Directions for this task.
Report each line of the entries below that contains the word "slices". Case counts, so only matches with the same capitalization qualify.

-- Extracted material follows --

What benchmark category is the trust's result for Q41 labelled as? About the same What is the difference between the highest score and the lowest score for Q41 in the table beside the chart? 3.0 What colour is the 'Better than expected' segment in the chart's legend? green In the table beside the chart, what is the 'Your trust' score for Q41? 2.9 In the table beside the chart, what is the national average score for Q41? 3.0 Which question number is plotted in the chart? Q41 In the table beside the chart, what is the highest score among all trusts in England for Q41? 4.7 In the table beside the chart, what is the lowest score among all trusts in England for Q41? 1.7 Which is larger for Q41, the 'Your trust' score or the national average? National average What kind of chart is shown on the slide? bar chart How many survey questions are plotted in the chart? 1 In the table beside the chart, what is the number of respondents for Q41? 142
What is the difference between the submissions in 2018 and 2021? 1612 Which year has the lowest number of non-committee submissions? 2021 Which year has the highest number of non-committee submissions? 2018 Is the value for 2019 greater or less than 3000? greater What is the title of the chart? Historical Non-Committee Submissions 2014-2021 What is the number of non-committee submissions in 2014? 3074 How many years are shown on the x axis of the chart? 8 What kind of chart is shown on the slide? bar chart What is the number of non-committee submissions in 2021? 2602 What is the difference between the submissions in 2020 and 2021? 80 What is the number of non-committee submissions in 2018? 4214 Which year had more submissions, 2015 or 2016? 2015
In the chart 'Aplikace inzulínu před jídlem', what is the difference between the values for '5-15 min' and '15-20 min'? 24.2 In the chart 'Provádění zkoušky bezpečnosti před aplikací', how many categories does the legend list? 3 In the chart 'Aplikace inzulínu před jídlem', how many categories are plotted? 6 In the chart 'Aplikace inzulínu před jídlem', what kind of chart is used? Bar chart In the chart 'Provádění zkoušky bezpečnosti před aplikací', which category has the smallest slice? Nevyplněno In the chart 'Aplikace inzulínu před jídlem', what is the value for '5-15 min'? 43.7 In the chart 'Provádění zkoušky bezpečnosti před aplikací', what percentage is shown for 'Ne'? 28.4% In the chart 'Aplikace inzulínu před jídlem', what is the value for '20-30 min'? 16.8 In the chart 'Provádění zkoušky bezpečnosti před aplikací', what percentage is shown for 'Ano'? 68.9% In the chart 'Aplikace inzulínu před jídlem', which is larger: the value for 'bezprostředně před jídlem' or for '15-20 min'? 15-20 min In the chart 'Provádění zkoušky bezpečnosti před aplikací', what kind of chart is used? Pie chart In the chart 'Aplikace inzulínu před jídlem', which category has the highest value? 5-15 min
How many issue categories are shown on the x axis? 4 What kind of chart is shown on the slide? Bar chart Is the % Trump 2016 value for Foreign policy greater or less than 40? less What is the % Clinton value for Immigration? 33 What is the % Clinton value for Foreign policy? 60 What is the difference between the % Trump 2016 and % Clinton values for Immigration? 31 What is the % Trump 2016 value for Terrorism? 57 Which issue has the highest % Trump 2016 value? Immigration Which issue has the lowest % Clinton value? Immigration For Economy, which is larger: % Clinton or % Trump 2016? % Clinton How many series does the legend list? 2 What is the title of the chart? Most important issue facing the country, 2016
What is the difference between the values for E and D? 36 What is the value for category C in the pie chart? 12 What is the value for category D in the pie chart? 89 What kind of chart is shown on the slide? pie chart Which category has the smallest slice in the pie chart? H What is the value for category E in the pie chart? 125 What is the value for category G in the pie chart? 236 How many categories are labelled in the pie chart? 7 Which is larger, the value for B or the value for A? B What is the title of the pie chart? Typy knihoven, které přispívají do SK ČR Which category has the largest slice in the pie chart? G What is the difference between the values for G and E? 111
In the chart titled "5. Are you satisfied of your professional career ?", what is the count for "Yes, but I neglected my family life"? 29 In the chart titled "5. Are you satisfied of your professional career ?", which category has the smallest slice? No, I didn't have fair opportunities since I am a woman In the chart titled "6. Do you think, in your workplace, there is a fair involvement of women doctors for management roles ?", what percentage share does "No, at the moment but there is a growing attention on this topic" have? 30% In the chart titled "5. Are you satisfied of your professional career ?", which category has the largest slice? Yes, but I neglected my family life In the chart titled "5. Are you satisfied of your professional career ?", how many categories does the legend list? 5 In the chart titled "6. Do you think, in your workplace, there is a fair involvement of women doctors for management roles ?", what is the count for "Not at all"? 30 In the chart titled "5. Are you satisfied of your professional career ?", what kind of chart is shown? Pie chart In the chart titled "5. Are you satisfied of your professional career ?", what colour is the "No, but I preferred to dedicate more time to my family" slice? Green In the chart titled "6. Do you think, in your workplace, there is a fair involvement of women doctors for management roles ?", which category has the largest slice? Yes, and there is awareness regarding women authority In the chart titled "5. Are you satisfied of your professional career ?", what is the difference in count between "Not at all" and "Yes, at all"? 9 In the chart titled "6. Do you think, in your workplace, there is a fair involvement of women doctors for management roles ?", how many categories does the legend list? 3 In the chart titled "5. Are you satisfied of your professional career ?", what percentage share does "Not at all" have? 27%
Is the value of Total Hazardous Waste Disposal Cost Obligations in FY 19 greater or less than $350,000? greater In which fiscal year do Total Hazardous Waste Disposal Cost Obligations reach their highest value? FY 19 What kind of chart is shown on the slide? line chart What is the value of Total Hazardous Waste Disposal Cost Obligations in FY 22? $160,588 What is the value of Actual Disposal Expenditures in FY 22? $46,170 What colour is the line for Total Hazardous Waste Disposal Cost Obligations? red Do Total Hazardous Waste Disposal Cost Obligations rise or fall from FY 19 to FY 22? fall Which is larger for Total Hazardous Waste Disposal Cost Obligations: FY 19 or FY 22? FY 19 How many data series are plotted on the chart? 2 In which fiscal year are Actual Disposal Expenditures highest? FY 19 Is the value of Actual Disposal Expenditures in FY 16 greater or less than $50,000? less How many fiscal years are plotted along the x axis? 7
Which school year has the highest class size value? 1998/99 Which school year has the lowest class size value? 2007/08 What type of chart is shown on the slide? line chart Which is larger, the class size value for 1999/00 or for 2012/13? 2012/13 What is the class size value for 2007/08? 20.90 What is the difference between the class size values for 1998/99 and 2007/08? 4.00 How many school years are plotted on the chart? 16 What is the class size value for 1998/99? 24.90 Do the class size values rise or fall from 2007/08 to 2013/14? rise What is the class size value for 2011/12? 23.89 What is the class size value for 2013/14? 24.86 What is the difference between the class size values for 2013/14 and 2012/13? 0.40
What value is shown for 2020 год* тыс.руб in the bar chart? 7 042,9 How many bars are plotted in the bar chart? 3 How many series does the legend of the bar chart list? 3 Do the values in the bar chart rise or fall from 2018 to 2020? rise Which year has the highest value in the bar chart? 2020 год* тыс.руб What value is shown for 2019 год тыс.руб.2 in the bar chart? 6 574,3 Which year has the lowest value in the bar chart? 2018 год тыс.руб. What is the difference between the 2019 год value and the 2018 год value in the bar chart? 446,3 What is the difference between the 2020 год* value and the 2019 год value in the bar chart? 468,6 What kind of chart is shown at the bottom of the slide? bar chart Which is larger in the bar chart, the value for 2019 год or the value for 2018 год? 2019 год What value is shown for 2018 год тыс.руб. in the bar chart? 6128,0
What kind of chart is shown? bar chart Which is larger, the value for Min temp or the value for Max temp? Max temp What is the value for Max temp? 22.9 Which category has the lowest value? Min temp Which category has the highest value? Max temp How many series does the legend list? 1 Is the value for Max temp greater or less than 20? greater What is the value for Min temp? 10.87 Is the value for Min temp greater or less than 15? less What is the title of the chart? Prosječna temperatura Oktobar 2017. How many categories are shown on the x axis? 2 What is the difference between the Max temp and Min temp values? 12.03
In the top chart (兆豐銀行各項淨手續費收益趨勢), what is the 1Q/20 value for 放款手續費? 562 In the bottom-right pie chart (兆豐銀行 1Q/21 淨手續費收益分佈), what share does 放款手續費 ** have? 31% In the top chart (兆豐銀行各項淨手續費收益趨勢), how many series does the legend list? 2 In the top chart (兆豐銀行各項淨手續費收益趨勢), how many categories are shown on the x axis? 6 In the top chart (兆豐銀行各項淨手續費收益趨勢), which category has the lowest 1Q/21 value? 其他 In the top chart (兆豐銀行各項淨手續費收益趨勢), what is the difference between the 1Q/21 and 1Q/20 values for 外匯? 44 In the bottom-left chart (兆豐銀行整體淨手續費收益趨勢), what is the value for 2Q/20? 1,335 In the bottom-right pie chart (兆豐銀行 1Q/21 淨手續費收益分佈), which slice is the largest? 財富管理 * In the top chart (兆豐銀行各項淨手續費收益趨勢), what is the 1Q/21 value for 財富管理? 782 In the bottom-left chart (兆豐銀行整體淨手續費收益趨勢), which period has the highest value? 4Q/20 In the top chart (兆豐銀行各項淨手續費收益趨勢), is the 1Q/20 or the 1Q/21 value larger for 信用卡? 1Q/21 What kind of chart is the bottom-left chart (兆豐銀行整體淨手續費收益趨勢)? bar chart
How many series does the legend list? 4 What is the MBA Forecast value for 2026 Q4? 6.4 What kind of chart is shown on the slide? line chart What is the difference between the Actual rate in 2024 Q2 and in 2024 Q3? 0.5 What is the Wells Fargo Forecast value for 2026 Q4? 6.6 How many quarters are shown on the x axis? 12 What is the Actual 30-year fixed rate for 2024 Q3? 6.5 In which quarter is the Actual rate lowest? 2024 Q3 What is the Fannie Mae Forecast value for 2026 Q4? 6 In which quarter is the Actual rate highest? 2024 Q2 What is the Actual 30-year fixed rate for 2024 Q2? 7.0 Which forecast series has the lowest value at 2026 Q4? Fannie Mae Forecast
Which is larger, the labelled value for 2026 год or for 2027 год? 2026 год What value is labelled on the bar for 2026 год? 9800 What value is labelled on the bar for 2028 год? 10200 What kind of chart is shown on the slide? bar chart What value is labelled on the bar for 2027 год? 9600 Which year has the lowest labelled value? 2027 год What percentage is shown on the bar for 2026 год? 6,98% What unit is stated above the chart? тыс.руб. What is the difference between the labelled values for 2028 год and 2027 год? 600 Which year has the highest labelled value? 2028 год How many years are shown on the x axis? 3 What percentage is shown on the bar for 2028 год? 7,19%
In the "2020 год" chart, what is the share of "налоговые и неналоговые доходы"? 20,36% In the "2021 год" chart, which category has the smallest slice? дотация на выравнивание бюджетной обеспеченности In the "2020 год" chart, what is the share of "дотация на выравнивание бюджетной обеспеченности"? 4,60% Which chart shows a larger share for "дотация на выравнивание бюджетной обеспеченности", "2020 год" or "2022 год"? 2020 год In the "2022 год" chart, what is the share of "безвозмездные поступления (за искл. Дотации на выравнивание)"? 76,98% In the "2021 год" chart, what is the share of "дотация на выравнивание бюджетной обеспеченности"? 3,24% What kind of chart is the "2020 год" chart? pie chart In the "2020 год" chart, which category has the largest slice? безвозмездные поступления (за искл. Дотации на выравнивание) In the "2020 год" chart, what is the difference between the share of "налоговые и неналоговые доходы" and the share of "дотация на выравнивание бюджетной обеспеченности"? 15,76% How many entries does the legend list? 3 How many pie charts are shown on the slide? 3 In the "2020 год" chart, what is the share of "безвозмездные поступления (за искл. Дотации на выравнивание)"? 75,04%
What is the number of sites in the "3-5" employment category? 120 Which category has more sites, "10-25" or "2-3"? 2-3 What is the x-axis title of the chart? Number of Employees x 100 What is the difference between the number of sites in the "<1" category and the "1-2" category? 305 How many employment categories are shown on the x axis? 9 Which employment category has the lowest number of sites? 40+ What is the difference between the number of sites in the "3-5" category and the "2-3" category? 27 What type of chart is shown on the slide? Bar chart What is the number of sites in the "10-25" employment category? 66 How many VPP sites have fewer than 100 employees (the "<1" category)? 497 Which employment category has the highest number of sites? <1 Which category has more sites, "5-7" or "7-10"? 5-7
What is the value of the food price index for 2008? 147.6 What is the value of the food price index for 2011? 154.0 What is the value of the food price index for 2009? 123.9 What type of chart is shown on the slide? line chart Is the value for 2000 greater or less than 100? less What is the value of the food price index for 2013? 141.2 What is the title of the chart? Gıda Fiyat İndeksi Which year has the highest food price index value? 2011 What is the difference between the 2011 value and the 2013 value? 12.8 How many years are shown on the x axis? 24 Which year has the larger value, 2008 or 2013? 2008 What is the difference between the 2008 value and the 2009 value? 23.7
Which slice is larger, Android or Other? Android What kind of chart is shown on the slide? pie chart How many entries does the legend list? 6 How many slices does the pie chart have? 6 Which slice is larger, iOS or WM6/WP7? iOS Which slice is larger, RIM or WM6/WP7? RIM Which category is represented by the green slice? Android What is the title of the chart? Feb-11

-- Extracted material concluded --

Exercise response.
Which slice is larger, Android or Other? Android What kind of chart is shown on the slide? pie chart How many entries does the legend list? 6 How many slices does the pie chart have? 6 Which slice is larger, iOS or WM6/WP7? iOS Which slice is larger, RIM or WM6/WP7? RIM Which category is represented by the green slice? Android What is the title of the chart? Feb-11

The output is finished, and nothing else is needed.